Parents possess the greatest capacity to inflict pain upon their children.

Yesterday, I visited my old home and got victimized by a whole lot of unnecessary and seemingly ineluctable emotional pain, courtesy of my step-father. He is a good man, a moral and ethical person, an excellent provider for his family, and I do not attribute any of his acts to malice, but there are things he says and does that are hurtful, plain and simple. His words, propelled by the issuance of his loud and unassailable conviction that he is always correct, cut deep.

The nature of our relationship has hardly varied from the first time I met him. I suppose it was my own fault thinking that time would mellow even the harshest of voices. The thing is, even as I finally broke down away from his presence after all was said and done (seeing me, a 37-year old man helplessly in tears, after affecting an air of insouciance throughout the entire episode, is not a pretty sight), I could not bring myself to hate him. It didn't (and still doesn't) make sense and in fact goes against the entire grain of my character.

Despite my age, my personal and business achievements, my writing, despite everything I've done, I will always be as he sees me, no doubt as a 12-year old son of another man, a popinjay without anything to show. I can never be good enough, never be a "real" person. In his eyes, I am already locked in stasis, frozen in time, stultified, bereft of the benefit of growth or experience or maturity.

We are forever children in the eyes of our parents. But can we not, without surrending the nature of the parent-child relationship, meet as adults and at least talk as intelligent human beings? Can we not put aside, even for the span of a single 5-minute conversation, the roles that nature, circumstance or choice have assigned us? Must every word, every nuance, every action be interpreted through the lens of the superior/inferior dichotomy? Must parents continually remind their adult children that their parental authority trumps any other conceivable aspect of interpersonal relationships? Must ad hominem-style arguments be forever part of the parent/child rhetoric?

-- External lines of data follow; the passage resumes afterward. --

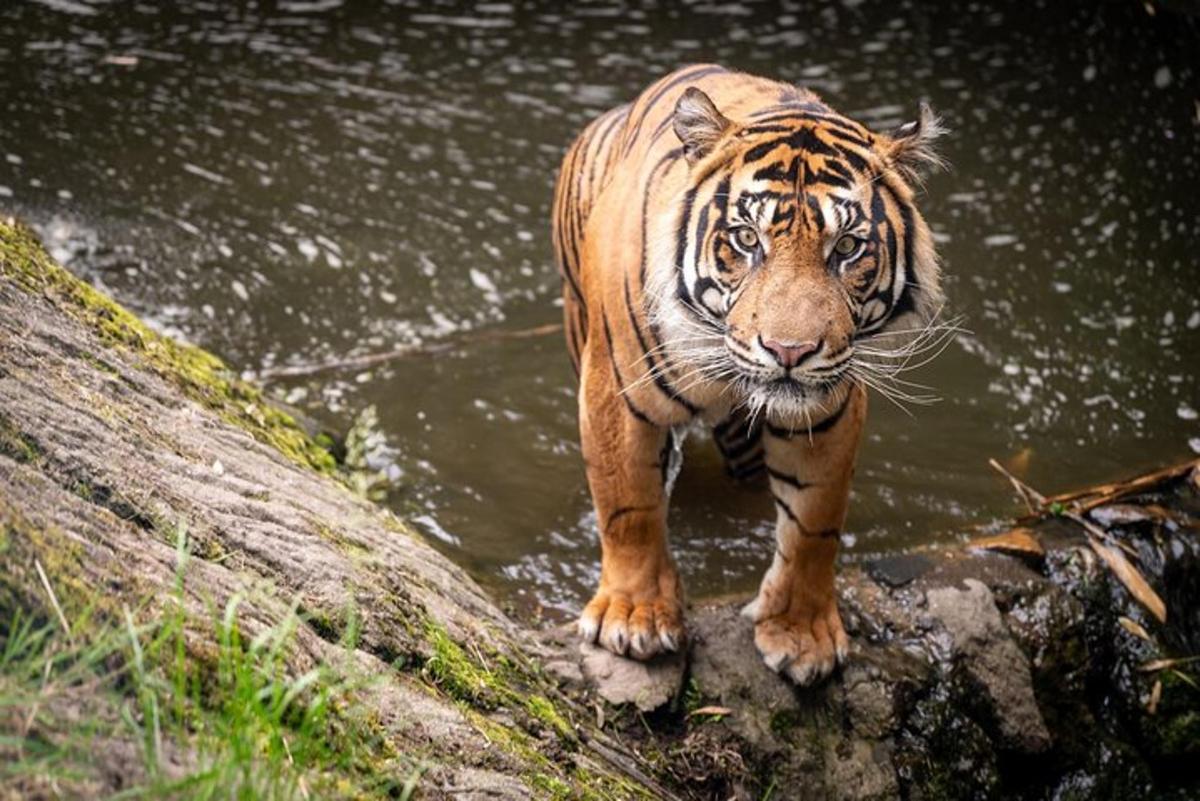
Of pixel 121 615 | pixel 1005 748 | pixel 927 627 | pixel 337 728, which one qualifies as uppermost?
pixel 121 615

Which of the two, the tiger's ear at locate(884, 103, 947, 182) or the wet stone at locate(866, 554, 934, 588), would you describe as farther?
the wet stone at locate(866, 554, 934, 588)

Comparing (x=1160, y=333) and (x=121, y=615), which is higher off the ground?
(x=121, y=615)

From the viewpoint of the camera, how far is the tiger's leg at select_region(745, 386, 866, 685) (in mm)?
3010

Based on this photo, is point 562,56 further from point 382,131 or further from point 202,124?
point 202,124

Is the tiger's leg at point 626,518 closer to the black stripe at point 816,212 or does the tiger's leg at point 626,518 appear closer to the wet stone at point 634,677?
the wet stone at point 634,677

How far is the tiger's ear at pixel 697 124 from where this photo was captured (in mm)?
2783

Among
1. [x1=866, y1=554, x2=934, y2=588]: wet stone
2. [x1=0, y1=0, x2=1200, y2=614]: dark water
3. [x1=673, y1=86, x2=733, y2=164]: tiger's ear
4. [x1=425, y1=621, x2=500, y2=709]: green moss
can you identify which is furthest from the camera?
[x1=0, y1=0, x2=1200, y2=614]: dark water

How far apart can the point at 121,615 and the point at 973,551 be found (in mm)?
2615

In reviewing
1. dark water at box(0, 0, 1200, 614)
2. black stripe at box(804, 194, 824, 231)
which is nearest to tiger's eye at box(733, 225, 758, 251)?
black stripe at box(804, 194, 824, 231)

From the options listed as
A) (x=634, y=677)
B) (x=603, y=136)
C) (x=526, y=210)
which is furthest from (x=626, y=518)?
(x=526, y=210)

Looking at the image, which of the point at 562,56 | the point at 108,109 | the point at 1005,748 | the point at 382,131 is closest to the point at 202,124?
the point at 108,109

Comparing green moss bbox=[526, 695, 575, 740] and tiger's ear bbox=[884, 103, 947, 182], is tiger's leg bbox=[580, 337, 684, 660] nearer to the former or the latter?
green moss bbox=[526, 695, 575, 740]

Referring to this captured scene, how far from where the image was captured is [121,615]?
1799 millimetres

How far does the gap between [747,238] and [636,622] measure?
A: 0.97m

My step-dad is over 70 years old. I am not in this world to change him or his worldview. I am not even his bloodkin as I am constantly reminded. My assigned response is to just shut up, be vilipended, and take it all without a single word of defiance, like I did yesterday and in the previous years. I did not talk back because of deeply ingrained respect. My role in the drama is writ in stone.

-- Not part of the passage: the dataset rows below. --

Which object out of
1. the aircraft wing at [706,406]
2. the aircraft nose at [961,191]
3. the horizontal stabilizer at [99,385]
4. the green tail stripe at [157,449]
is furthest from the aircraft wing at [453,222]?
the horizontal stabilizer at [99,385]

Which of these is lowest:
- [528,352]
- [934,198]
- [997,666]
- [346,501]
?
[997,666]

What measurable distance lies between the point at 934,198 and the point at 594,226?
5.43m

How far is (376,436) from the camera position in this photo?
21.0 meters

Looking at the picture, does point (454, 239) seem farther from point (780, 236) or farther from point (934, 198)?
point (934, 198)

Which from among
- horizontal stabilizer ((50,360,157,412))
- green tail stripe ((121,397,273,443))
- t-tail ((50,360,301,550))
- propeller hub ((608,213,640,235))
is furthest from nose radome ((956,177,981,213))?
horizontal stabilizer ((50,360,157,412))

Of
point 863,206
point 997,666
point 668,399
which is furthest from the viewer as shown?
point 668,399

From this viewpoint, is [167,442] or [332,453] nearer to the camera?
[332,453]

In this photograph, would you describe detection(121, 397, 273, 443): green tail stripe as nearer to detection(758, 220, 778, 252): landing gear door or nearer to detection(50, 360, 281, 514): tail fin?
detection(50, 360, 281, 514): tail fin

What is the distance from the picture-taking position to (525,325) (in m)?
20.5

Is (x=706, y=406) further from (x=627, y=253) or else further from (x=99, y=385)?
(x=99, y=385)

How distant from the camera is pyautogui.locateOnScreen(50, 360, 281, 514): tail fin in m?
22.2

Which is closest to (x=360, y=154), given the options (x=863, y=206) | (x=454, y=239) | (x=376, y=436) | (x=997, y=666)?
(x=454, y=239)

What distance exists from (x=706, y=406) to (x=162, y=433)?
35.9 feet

When I was young, I longed for a father.

Now that I am much older, I must confess that I still do.

The nature of paternal relationships is ever complex. It is tempting to label certain behavior "right" or "wrong", to pass judgment on things said and done, to crumble in the face of relentless haragues or to stand and fight even though the battle is pointless and can never be truly resolved to anyone's satisfaction. In the end, what matters? After the flurry of words, what happens?

We pick up and move on and repeat the cycle.

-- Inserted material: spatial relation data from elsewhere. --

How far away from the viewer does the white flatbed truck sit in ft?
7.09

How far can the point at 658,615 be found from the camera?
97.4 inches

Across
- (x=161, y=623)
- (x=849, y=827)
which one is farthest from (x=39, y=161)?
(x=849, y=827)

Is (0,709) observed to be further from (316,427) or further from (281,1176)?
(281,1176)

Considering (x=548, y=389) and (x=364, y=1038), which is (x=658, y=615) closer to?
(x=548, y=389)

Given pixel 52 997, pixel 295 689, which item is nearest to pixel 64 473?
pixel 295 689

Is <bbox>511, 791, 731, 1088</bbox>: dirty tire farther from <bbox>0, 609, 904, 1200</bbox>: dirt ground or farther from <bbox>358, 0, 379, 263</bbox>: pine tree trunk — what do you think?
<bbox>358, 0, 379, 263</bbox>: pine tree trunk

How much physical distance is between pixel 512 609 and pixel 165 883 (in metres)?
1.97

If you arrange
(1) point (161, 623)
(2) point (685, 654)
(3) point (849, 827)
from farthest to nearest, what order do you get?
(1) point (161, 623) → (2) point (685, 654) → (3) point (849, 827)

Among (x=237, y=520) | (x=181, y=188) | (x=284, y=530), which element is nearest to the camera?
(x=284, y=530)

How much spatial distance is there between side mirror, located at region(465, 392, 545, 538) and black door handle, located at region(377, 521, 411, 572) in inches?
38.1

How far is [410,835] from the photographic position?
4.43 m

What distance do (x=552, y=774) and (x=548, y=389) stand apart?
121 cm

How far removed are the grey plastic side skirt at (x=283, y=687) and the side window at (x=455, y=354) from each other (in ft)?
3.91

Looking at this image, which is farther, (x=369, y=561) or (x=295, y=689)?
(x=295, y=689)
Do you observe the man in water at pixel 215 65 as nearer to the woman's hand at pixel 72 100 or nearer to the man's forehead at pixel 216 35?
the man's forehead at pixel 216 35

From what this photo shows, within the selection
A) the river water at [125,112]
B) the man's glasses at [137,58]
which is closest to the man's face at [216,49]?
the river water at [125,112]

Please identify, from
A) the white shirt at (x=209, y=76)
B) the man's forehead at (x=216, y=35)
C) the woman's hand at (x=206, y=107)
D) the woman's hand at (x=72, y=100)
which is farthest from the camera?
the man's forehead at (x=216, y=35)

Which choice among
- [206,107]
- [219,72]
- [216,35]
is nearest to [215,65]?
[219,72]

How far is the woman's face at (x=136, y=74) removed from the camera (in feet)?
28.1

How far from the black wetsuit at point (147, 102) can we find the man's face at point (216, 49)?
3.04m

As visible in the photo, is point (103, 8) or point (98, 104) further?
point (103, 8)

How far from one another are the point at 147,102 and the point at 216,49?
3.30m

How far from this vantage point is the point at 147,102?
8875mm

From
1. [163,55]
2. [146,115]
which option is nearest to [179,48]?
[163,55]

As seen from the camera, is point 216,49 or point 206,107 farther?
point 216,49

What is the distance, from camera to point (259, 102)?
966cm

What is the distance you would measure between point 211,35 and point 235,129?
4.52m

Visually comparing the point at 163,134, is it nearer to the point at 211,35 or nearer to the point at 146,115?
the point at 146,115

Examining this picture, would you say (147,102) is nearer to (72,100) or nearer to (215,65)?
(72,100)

After everything, when I got back home, I hugged my daughter and told her how much I loved her. The everpresent fear I have concerning fatherhood is this: that given my paternal role models, I will end up tormenting Sage in the years to come. That I will be like them.

I can only hope, given my determination and force of will, that I do not take the same path my fathers did.

That I do not learn by their examples and break the cycle imbued in my paternal spirit.